The euro term loan has a 0% floor and no amortization, the U.S. term loan has a 0.5% floor and amortization of 1% per annum, and both term loans have 101 soft call protection for six months, the source said. Spread and original issue discount talk are not yet available, but there will be no margin step-downs in either term loan.
Commitments for the U.S. term loan are due at 5 p.m. ET on Jan. 25 and commitments for the euro term loan are due at noon ET on Jan. 25, the source added.
Nord Anglia leads
Deutsche Bank Securities Inc. and JPMorgan Chase Bank are joint physical bookrunners on Nord Anglia’s U.S. term loan, and HSBC is a joint bookrunner. HSBC, Deutsche Bank and JPMorgan are joint physical bookrunners on the euro term loan. Mandated lead arrangers on the loans are Citigroup Global Markets Inc., DBS, Goldman Sachs, Morgan Stanley Senior Funding Inc., Standard Chartered, BofA Securities Inc. and E. Sun. HSBC is the administrative agent.

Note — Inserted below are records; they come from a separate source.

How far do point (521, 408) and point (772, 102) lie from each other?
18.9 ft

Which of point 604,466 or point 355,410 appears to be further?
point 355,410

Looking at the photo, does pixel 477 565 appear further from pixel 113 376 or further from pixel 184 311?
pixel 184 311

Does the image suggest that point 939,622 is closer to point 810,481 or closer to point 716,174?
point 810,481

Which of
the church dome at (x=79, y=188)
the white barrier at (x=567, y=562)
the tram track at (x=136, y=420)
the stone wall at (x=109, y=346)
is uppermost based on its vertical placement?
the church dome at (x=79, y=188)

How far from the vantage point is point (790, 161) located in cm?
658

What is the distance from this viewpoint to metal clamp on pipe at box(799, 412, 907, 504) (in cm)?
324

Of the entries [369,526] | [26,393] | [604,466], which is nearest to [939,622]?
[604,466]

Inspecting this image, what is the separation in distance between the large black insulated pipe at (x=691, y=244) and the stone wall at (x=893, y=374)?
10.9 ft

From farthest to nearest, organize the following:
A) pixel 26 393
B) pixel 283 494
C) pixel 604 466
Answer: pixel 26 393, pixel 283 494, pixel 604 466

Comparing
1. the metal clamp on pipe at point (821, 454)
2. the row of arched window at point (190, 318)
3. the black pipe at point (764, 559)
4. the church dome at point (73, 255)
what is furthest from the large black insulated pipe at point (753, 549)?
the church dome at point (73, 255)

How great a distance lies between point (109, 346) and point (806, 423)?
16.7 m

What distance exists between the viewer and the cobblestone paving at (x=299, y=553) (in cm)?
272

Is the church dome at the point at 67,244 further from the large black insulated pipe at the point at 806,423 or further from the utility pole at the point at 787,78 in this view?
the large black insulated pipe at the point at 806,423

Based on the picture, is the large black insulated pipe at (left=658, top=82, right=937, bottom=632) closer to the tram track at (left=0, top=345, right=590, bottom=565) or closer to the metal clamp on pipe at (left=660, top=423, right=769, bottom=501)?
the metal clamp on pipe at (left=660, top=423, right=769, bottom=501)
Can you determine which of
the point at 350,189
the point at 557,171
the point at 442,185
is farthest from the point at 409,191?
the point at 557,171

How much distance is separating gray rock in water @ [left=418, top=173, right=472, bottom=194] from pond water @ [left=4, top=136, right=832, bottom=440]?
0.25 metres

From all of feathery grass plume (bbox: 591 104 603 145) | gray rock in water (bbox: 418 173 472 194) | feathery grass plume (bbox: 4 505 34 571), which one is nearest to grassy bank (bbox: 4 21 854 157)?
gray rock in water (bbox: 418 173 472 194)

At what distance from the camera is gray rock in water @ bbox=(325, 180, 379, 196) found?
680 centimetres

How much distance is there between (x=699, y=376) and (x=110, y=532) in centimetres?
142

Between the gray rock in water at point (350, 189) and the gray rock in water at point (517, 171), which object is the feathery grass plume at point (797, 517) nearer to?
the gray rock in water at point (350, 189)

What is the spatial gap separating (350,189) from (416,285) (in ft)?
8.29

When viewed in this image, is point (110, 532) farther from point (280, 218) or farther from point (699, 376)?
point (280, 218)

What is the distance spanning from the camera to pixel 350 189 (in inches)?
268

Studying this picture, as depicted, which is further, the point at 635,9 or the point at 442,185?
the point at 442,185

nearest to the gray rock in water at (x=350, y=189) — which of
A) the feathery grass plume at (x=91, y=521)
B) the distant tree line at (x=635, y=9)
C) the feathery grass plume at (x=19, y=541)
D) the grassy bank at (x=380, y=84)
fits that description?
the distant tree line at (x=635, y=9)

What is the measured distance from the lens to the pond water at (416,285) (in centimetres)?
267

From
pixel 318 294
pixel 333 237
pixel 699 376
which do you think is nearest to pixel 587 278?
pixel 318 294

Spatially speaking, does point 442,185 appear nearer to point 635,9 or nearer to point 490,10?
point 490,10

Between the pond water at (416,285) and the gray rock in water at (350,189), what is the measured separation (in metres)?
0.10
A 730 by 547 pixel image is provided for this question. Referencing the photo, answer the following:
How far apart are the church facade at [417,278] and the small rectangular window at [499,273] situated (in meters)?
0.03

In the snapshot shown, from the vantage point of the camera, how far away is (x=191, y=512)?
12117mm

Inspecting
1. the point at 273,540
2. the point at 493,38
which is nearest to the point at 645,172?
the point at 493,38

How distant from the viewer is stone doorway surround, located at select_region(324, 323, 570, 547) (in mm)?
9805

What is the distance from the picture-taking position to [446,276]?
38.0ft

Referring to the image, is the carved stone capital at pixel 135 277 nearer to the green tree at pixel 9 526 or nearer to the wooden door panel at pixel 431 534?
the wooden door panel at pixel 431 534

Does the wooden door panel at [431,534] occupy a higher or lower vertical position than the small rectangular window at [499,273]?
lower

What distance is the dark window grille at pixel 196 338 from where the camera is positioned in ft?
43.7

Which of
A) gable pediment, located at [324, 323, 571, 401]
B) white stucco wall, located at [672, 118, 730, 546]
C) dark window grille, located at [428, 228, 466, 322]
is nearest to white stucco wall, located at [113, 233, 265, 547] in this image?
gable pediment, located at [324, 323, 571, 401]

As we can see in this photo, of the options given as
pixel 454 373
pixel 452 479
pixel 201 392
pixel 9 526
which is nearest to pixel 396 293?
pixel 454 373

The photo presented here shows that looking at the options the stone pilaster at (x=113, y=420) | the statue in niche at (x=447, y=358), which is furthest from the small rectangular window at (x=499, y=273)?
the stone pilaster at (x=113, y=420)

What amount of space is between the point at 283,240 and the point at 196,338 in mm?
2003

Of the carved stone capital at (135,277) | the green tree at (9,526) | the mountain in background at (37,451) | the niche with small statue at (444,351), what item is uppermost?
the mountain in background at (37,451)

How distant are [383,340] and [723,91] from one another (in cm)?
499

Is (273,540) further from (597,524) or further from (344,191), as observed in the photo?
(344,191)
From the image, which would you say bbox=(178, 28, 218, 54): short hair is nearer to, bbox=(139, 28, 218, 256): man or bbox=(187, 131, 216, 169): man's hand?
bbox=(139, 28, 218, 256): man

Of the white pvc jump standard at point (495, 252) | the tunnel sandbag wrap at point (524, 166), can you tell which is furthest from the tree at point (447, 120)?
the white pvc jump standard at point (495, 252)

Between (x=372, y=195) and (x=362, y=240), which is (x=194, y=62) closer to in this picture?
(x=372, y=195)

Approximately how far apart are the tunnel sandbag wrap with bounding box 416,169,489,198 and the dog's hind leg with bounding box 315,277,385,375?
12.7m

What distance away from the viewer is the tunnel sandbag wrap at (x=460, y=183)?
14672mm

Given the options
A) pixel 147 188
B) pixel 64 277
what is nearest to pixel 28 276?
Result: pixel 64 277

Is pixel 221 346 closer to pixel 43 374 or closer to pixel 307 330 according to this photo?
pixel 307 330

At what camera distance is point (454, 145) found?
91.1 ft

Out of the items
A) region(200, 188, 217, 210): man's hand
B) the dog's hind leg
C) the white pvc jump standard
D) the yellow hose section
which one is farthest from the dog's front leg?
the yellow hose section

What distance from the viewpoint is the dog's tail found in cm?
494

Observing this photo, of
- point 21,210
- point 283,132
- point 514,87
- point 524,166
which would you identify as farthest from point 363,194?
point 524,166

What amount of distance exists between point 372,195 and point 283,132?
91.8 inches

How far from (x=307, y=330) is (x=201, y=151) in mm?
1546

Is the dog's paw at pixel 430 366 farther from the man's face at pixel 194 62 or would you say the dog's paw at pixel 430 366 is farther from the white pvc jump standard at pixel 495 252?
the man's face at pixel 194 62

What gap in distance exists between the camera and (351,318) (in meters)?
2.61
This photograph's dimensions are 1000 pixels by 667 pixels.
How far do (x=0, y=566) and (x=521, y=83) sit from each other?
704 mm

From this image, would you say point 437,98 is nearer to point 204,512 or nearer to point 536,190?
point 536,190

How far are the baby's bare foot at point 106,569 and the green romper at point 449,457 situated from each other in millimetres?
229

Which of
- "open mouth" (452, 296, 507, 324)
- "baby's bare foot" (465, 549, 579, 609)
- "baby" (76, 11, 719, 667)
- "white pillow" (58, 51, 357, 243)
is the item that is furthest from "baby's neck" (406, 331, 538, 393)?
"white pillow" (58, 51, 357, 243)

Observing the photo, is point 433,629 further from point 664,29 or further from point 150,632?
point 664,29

The new loans will be used to extend and refinance the company’s existing U.S. and euro first-lien term loans due September 2024.
BPEA EQT and CPP Investments are the sponsors.
Nord Anglia is a London-based K-12 schools platform.
Fund flows
In other news, actively managed loan fund flows on Wednesday were negative $61 million and loan ETFs were positive $2 million, market sources said.
The tracking estimate for Thursday night’s Lipper numbers for loans are outflows totaling $250 million, sources continued. These would be the lightest outflows for leveraged loan funds in a few months.
Actively managed high-yield fund flows on Wednesday were negative $96 million and high-yield ETFs were negative $244 million.
The tracking estimate for Thursday night’s Lipper numbers for high-yield are inflows totaling $2.1 billion, sources added. These would be the largest inflows for the high-yield asset class in a few months.
Loan indices rise
IHS Markit’s iBoxx loan indices were stronger on Wednesday, with the Leveraged Loan indexes (MiLLi) closing out the day up 0.18% and the Liquid Leveraged Loan indices (LLLi) closing out the day up 0.16%.
Month to date, the MiLLi is up 1.36% and the LLLi is up 1.64%.
Average secondary market bids in the U.S. on Wednesday were 92.25, up 0.03% from the previous day and up 0.39% year to date.
According to the IHS Markit data, some of the top advancers on Wednesday were National Mentor/Civitas’ March 2021 covenant-lite term loan at 74.13, up from 71.75, Liftoff Mobile/Vungle’s September 2021 covenant-lite term loan B at 63.92, up from 61.92, and Western Dental’s August 2021 term loan B at 93.83, up from 91.13.
Some top decliners on Wednesday were Jo-Ann Stores’ July 2021 covenant-lite term loan B at 59.40, down from 61, National CineMedia’s June 2018 term loan B at 22.88, down from 23.45, and Loyalty Ventures’ November 2021 covenant-lite term loan B at 38.43, down from 39.38.